Um dos aspetos mais estimulantes de “Le spectre de Boko Haram”, o drama da camaronesa Cyrielle Raingou, permeável ao documentário, que conquistou a 52ª edição do Festival de Roterdão no passado fim de semana, é a maneira como o filme encena (a partir de um olhar que vem da realidade) a presença constante do exército, os seus movimentos, as suas táticas de defesa a cada esquina, no quotidiano de Kolofata, cidade do extremo norte camaronês assaltada pelos radicais islamistas do Boko Haram. Além dos militares fardados e de metralhadora (nem devem ser oriundos daquele lugar), quase não há homens por ali. Partiram, ou já morreram. Ficaram alguns velhos, poucos, as mulheres, e sobretudo as crianças, os órfãos entre os oito e os doze anos de idade que escutam à lareira as histórias de sacrifício e os atentados à bomba que vitimaram os seus pais, desde que o grupo terrorista trouxe a violência e a repressão.
Algumas crianças desapareceram, foram avistadas em aldeias da vizinha Nigéria, as mães temem o pior. E este “Le Spectre...”, que tem a qualidade de saber do que fala (é a primeira obra de uma realizadora nativa daquela região), sabe tocar nesta existência e na vida destas crianças com generosidade, embora o olhar esteja sempre condicionado pela tentação da denúncia, filmada a distância confortável.

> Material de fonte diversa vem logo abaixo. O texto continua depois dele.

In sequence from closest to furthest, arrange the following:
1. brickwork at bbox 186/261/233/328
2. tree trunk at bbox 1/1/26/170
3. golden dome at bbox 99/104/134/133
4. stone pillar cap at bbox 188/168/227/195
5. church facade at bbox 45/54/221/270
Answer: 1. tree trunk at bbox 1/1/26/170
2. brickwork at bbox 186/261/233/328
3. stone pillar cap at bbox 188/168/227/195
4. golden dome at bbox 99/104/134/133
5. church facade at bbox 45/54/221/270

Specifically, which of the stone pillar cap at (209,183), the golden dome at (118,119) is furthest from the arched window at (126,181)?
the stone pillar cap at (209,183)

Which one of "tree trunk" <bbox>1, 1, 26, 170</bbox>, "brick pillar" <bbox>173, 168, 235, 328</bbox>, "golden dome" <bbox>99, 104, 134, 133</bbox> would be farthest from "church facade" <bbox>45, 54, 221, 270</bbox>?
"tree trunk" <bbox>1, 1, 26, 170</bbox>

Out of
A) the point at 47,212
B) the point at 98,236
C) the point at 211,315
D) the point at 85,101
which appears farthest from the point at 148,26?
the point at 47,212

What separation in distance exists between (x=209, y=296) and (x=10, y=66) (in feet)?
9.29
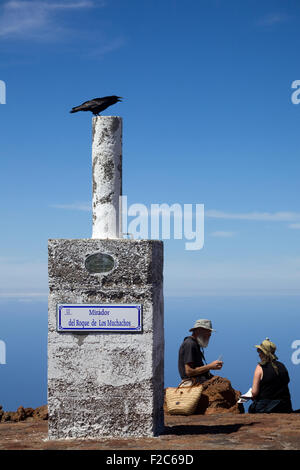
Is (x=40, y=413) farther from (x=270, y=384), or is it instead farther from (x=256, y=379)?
(x=270, y=384)

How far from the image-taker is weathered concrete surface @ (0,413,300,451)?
8664mm

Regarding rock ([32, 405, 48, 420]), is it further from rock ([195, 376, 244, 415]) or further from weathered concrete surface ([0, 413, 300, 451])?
rock ([195, 376, 244, 415])

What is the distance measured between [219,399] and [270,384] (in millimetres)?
1648

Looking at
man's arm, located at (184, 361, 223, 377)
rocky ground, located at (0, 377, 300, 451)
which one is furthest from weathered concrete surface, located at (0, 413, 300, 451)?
man's arm, located at (184, 361, 223, 377)

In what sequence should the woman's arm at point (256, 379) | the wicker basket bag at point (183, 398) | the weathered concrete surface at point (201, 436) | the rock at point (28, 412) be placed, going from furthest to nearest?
the rock at point (28, 412) → the woman's arm at point (256, 379) → the wicker basket bag at point (183, 398) → the weathered concrete surface at point (201, 436)

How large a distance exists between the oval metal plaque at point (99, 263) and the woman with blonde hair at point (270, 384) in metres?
3.33

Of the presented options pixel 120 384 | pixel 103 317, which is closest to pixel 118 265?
pixel 103 317

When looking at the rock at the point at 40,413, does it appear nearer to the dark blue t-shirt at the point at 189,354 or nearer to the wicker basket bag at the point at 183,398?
the wicker basket bag at the point at 183,398

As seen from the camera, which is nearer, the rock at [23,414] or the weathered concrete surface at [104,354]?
the weathered concrete surface at [104,354]

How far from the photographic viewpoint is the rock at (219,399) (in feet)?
38.3

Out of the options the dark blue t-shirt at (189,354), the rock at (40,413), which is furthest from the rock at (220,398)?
the rock at (40,413)
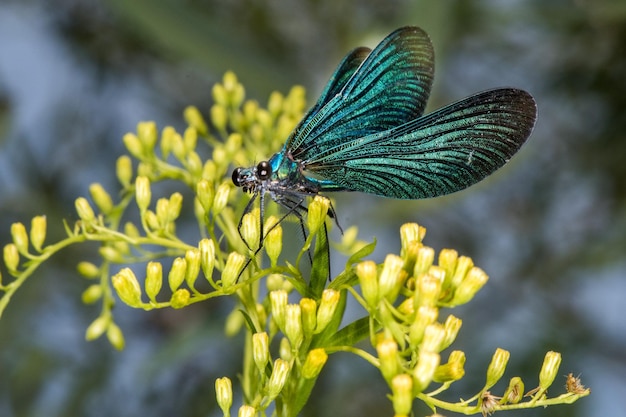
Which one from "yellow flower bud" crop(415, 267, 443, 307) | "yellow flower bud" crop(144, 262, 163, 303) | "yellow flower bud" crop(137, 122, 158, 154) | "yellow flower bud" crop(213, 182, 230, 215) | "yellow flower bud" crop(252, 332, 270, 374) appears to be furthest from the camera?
"yellow flower bud" crop(137, 122, 158, 154)

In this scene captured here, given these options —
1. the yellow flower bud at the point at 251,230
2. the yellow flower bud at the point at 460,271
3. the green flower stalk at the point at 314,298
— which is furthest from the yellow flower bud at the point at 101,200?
the yellow flower bud at the point at 460,271

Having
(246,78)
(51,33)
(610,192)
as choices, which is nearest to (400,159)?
(246,78)

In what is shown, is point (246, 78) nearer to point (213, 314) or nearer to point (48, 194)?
point (213, 314)

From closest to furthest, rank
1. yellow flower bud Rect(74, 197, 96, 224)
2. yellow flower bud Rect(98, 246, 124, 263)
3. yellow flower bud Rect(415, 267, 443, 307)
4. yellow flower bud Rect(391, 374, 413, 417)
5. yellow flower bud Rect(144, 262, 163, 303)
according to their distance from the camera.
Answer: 1. yellow flower bud Rect(391, 374, 413, 417)
2. yellow flower bud Rect(415, 267, 443, 307)
3. yellow flower bud Rect(144, 262, 163, 303)
4. yellow flower bud Rect(74, 197, 96, 224)
5. yellow flower bud Rect(98, 246, 124, 263)

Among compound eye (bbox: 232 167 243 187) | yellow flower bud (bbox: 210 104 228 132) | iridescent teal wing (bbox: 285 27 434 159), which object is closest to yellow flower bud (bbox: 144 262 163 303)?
compound eye (bbox: 232 167 243 187)

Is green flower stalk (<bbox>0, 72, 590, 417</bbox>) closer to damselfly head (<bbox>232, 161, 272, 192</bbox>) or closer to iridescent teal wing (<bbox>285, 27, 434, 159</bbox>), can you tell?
damselfly head (<bbox>232, 161, 272, 192</bbox>)
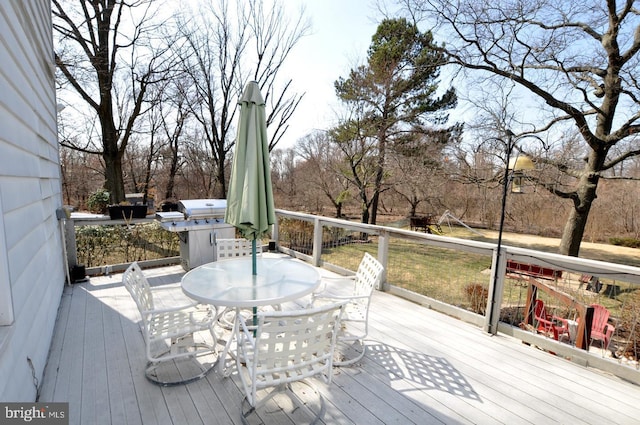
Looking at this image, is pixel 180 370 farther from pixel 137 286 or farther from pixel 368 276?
pixel 368 276

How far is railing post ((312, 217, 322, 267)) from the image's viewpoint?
532 cm

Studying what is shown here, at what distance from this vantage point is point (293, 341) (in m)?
1.70

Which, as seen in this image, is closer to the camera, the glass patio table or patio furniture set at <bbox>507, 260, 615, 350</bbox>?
the glass patio table

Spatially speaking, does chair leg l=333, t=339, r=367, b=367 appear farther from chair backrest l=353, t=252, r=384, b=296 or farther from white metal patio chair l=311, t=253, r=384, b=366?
chair backrest l=353, t=252, r=384, b=296

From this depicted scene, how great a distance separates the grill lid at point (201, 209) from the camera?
5.00 m

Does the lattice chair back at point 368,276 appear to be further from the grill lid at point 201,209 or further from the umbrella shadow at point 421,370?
the grill lid at point 201,209

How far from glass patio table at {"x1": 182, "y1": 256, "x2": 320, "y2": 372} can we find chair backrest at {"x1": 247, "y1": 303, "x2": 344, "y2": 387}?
1.29ft

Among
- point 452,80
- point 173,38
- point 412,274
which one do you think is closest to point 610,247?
point 452,80

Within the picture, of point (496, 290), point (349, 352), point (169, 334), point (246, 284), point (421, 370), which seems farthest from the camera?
point (496, 290)

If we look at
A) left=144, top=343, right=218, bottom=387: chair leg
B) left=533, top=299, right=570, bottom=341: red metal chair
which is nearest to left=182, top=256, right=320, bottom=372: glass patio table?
left=144, top=343, right=218, bottom=387: chair leg

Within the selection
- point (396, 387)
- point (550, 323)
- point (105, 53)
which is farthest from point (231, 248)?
point (105, 53)

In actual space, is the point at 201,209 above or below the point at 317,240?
above

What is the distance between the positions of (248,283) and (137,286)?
83cm

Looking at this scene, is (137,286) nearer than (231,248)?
Yes
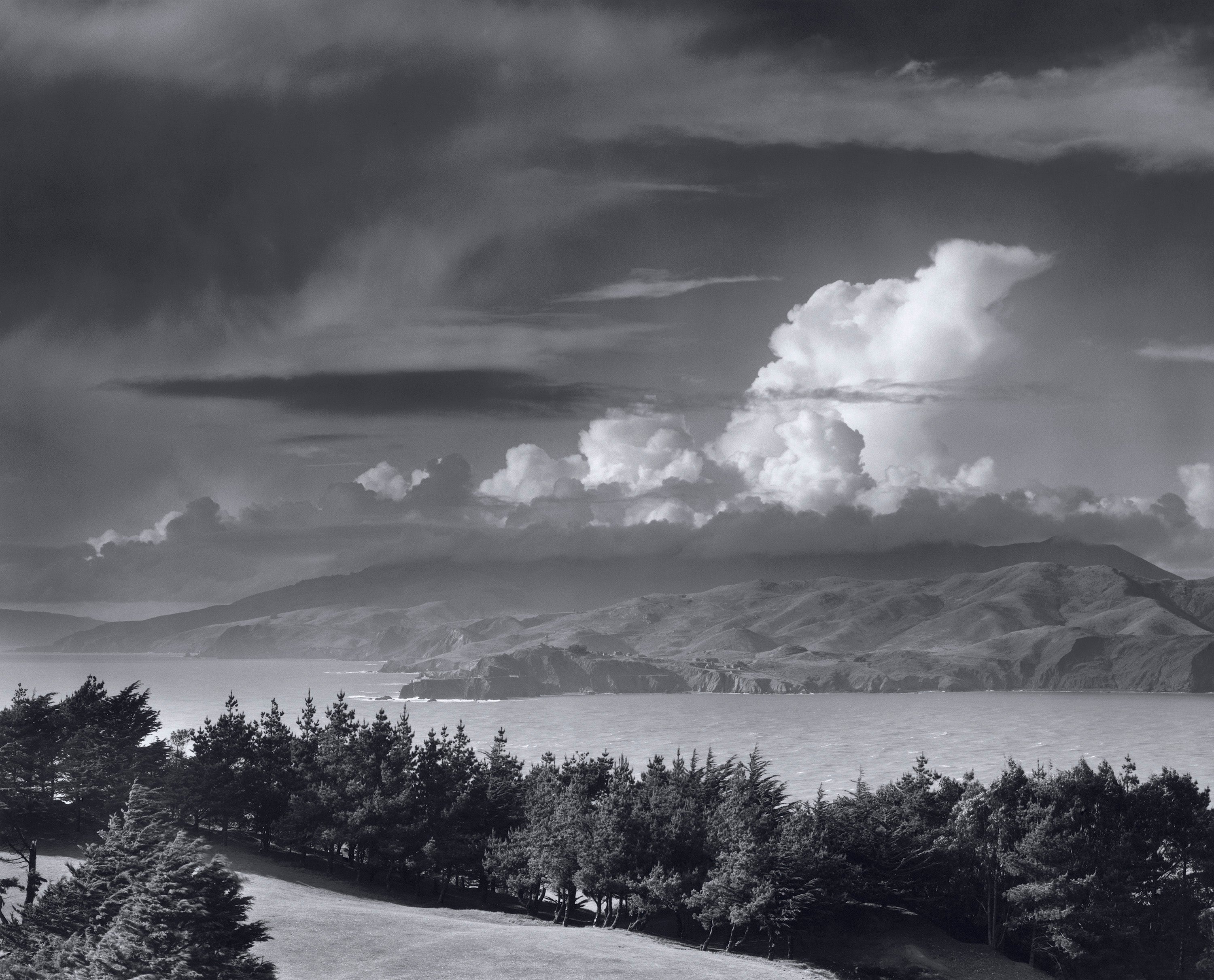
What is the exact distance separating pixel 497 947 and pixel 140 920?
26.9 m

Não é filme que manipule o universo infantil e que trate crianças como um joguete da comoção pediátrica, como o fraquíssimo “Numb”, do iraniano Amir Toodehroosta, em tudo oposto ao modo como Kiarostami filmava as crianças do seu país. A parte mais política da cinematografia iraniana atual está, de resto, prestes a ser revelada em Berlim com as duas novas obras de Mehran Tamadon, cineasta que tem até agora passado ao lado do escrutínio do Ocidente e dos festivais de cinema. A verdade é que o júri em que estava o cineasta filipino Lav Diaz tinha mais por onde escolher. Aliás: “Le spectre de Boko Haram”, por comparação, é um filme mais frágil que “Pebbles”, de P.S. Vinothraj, e do que “EAMI”, de Paz Encina, vencedores das edições de 2021 e de 2022 que a pandemia atirou para o streaming.
E basta olhar-se para os prémios logo abaixo, que têm finalmente em Roterdão uma hierarquia digna desse nome. Durante muitos anos (durou até 2015), a competição apostava numa dúzia de filmes, quase todos primeiras obras, e premiava três delas por igual, num pódio indistinto, de pouco compromisso (escolha que ainda se verifica no concurso de curtas-metragens em que um filme português saiu distinguido este ano, o belíssimo “Natureza Humana”, de Mónica Lima). Diretora artística do festival desde 2020, a croata Vanja Kaludjercic aumentou o número de obras que disputam o prémio máximo (16 este ano) e cimentou os Tigres como um verdadeiro concurso capaz de devolver a Roterdão o peso que o festival teve em tempos idos.